AS LEITURAS DE MARIA


                                                             


 Descontraído, ao sair de um shopping, meu olhar se perdia pelo circunstancial até encontrar, na calçada, uma pobre mulher maltrapilha, acompanhada de um cachorro que demonstrava até alegria, contrapondo-se à tristeza estampada no rosto de sua dona.
  O que me surpreendeu e muito, foi o fato dessa mulher estar lendo um velho livro, entre as muitas quinquilharias ao seu redor.
  Comovido, procurei aproximar-me com o intuito de esperar por alguns instantes até que ela tirasse os olhos do livro para que eu pudesse lhe falar.
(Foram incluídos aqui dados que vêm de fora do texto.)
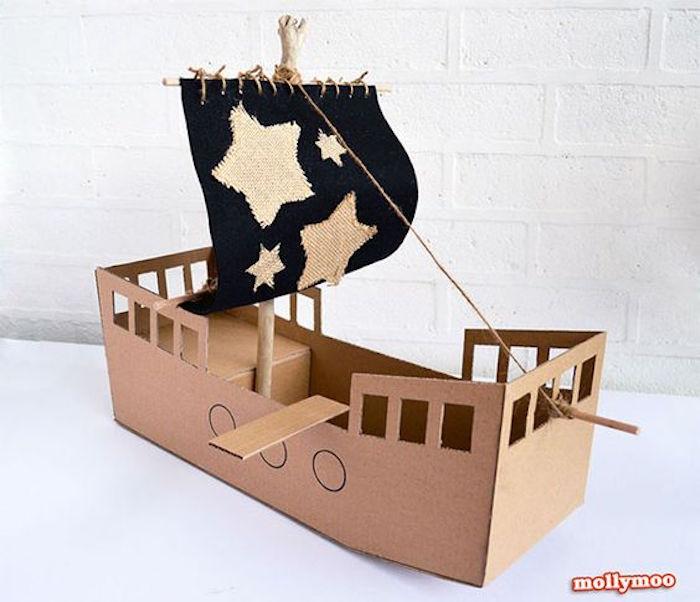 regali di natale nave di cartone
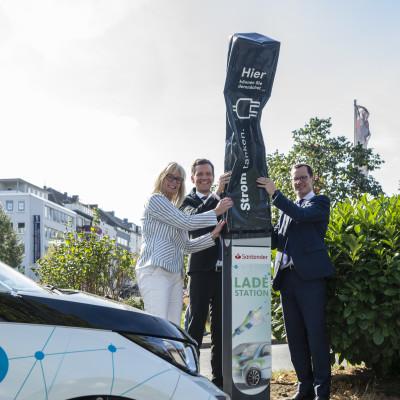 Eröffnung der E-Ladesäule in Dortmund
Em poucos minutos isso aconteceu. Então, quando estava pronto para lhe dirigir a palavra ela me fitou com firmeza, mas demonstrando melancolia e disse:
  - Êta! Lá vem mais um pra debochá só porque tô lendo. – Ao mesmo tempo, foi posicionando-se para sair quando lhe interpelei, calmamente, dizendo:
  - Minha senhora, pelo contrário, gostaria de te elogiar, procurar saber o que estava lendo, saber o teu nome, enfim, a gente poderia conversar um pouco. Gosta muito de ler?
  Com essas palavras, consegui persuadi-la a ficar. Então, para minha surpresa, ela dirigiu-me longa resposta, afirmou chamar-se Maria dos Anjos e que a leitura era o seu maior prazer, pois a levava para o mundo no qual ela vivia de fato, distante da Terra onde as pessoas dificultam as coisas e deveriam ser mais caridosas entre si.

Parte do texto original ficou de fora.